[Some records]
## begin

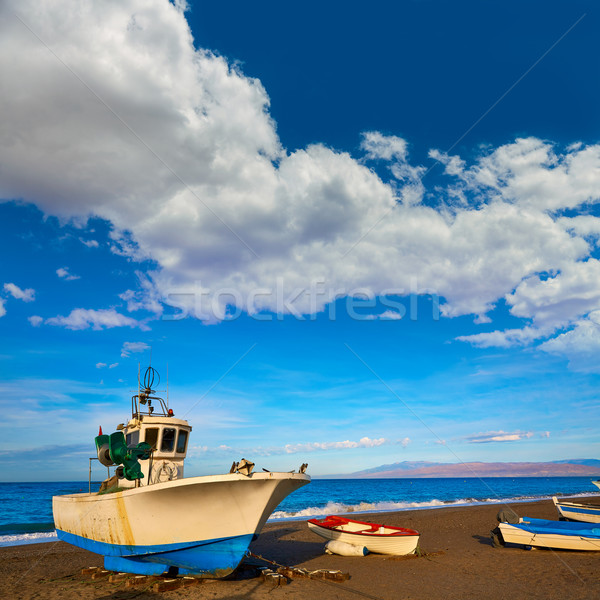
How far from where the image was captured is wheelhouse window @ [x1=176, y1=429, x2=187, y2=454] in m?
14.6

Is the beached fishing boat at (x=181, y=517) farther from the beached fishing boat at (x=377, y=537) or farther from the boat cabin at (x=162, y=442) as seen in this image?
the beached fishing boat at (x=377, y=537)

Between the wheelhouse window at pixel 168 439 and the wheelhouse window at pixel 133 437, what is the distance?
874mm

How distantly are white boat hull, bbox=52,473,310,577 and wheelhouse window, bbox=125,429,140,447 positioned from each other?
2.34 meters

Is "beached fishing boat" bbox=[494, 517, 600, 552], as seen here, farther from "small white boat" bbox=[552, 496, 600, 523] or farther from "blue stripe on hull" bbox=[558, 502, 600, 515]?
"blue stripe on hull" bbox=[558, 502, 600, 515]

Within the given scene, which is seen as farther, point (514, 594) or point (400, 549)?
point (400, 549)

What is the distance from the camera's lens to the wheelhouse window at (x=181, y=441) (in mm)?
14606

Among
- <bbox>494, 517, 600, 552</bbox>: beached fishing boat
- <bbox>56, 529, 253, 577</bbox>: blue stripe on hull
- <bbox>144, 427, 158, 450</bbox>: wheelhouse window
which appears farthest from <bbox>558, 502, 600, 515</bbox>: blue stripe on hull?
<bbox>144, 427, 158, 450</bbox>: wheelhouse window

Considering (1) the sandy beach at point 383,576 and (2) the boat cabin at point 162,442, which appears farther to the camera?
(2) the boat cabin at point 162,442

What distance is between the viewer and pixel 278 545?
2006cm

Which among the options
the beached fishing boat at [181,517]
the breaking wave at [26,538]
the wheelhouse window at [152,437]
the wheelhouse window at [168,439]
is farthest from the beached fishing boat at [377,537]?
the breaking wave at [26,538]

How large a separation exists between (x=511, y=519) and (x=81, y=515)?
15.6 m

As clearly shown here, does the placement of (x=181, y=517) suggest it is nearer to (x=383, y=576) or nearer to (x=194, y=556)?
(x=194, y=556)

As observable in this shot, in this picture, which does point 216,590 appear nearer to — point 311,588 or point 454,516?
point 311,588

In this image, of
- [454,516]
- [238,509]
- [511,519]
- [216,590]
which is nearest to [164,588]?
[216,590]
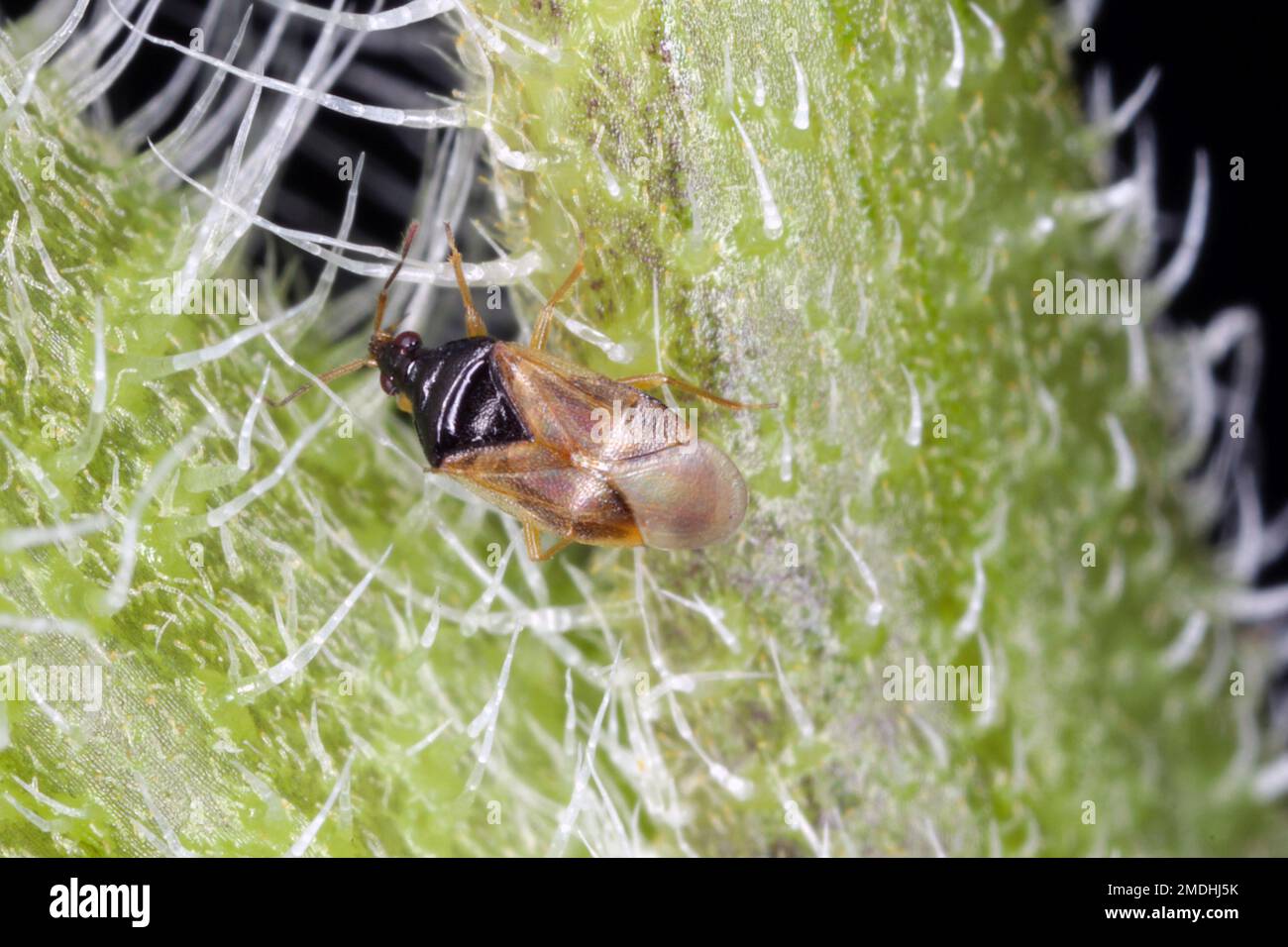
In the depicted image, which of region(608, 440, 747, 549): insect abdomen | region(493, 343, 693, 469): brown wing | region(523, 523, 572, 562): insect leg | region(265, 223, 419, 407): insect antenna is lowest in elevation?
region(523, 523, 572, 562): insect leg

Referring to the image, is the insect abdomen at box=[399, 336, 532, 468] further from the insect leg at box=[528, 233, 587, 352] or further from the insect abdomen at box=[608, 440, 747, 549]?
the insect abdomen at box=[608, 440, 747, 549]

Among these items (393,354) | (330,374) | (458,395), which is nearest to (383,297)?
(393,354)

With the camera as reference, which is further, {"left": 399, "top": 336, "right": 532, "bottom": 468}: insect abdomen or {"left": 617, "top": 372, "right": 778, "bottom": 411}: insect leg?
{"left": 399, "top": 336, "right": 532, "bottom": 468}: insect abdomen

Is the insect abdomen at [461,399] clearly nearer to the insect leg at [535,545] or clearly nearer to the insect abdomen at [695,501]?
the insect leg at [535,545]

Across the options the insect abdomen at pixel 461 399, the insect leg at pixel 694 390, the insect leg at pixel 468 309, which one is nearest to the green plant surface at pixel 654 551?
the insect leg at pixel 694 390

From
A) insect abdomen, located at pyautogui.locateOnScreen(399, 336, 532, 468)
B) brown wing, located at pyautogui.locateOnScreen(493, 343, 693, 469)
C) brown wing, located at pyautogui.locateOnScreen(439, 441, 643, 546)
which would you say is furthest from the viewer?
insect abdomen, located at pyautogui.locateOnScreen(399, 336, 532, 468)

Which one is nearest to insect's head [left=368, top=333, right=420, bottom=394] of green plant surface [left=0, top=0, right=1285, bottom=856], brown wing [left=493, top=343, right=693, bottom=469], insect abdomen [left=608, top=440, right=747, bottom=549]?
green plant surface [left=0, top=0, right=1285, bottom=856]

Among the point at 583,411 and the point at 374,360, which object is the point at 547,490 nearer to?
the point at 583,411
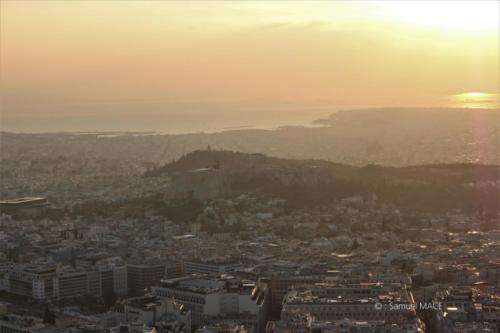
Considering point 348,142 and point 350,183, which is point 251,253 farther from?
point 348,142

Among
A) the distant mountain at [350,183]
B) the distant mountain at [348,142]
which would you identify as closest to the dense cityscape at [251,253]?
the distant mountain at [350,183]

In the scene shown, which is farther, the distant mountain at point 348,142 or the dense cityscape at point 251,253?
the distant mountain at point 348,142

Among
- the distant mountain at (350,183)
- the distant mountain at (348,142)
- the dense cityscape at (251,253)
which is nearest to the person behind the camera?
the dense cityscape at (251,253)

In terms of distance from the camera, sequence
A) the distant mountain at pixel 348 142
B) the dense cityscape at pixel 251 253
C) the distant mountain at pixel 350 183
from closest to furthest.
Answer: the dense cityscape at pixel 251 253 → the distant mountain at pixel 350 183 → the distant mountain at pixel 348 142

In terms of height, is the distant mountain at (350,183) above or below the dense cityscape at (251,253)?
above

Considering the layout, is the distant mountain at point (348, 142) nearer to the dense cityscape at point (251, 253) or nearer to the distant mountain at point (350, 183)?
the distant mountain at point (350, 183)

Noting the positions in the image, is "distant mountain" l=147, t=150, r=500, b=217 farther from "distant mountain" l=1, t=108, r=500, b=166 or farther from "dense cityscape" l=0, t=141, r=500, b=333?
"distant mountain" l=1, t=108, r=500, b=166

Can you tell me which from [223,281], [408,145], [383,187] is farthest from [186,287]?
[408,145]

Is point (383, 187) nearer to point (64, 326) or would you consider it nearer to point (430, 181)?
point (430, 181)
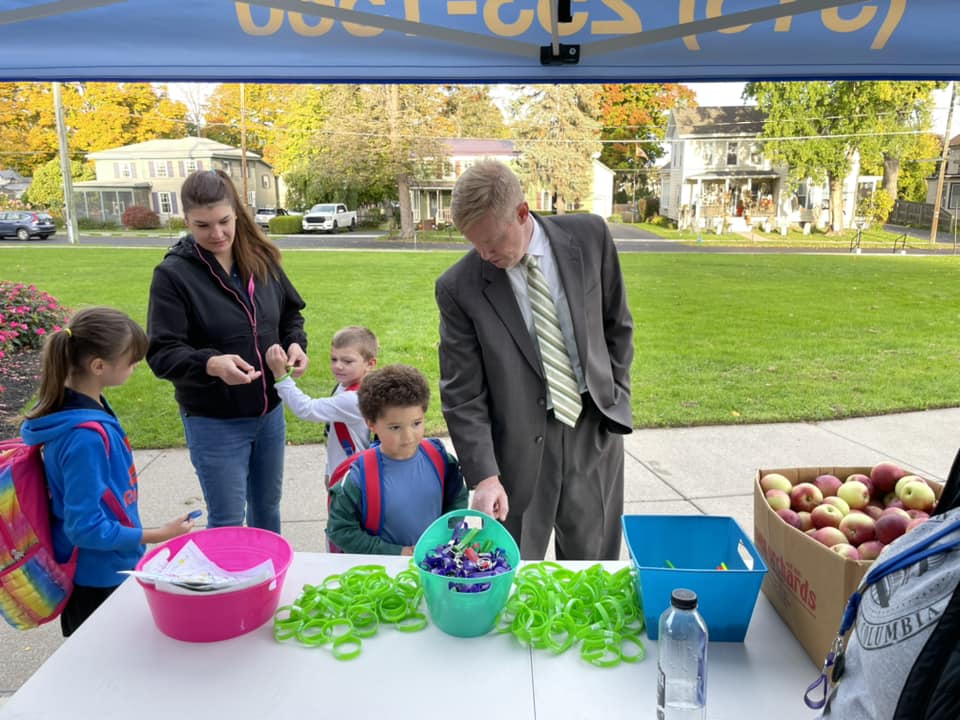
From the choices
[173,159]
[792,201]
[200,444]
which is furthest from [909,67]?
[173,159]

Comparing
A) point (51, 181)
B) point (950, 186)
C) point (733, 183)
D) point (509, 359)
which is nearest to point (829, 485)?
point (509, 359)

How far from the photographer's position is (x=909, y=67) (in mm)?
2070

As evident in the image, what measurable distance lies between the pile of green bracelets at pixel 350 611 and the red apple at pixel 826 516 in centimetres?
93

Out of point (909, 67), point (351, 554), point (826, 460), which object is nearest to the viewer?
point (351, 554)

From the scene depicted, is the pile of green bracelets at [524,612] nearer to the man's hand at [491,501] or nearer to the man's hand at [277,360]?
the man's hand at [491,501]

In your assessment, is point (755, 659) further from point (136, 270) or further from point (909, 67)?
point (136, 270)

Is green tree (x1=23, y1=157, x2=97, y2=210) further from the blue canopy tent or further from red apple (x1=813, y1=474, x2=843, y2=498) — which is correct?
red apple (x1=813, y1=474, x2=843, y2=498)

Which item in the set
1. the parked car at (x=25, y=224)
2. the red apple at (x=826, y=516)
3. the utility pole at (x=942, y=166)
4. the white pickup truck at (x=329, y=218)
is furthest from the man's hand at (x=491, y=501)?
the parked car at (x=25, y=224)

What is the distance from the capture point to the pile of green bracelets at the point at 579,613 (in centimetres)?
147

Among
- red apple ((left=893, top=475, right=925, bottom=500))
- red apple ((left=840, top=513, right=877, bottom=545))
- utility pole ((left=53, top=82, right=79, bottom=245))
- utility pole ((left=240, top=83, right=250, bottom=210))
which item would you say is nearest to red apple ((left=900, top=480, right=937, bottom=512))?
red apple ((left=893, top=475, right=925, bottom=500))

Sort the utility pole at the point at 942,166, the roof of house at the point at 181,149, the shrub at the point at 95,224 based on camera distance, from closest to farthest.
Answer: the utility pole at the point at 942,166 → the roof of house at the point at 181,149 → the shrub at the point at 95,224

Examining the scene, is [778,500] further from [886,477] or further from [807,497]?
[886,477]

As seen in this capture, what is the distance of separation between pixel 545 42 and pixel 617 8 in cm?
23

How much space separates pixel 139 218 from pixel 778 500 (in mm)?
21177
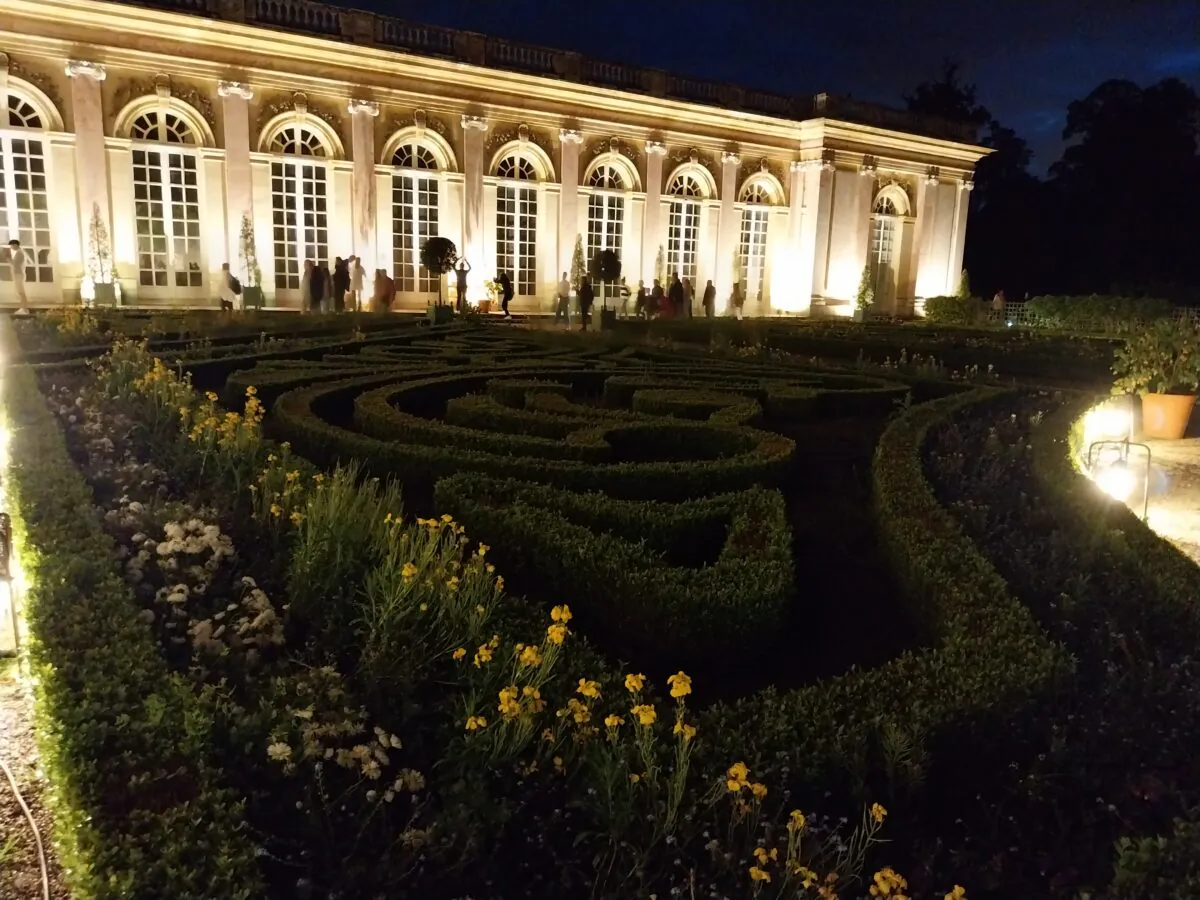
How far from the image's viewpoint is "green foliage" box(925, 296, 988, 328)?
27984 mm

## end

- Task objective: Locate "Sort the utility" in the listing above, then print exactly the lines from that line through the final one, omitting all pictures.

- Result:
Sort the utility pole at the point at 942,166, the roof of house at the point at 181,149, the shrub at the point at 95,224 based on camera distance, from closest to farthest.
Answer: the utility pole at the point at 942,166 → the roof of house at the point at 181,149 → the shrub at the point at 95,224

Examining the scene, is [778,500] further from [886,477] or further from [807,497]?
[886,477]

As seen in this capture, what is the distance of separation between pixel 545 42 and pixel 617 8 in cm?
23

How much space separates pixel 139 218 from pixel 778 500 (in mm)?
21177
How far from the image's viewpoint is "green foliage" box(925, 296, 988, 328)?
27984 mm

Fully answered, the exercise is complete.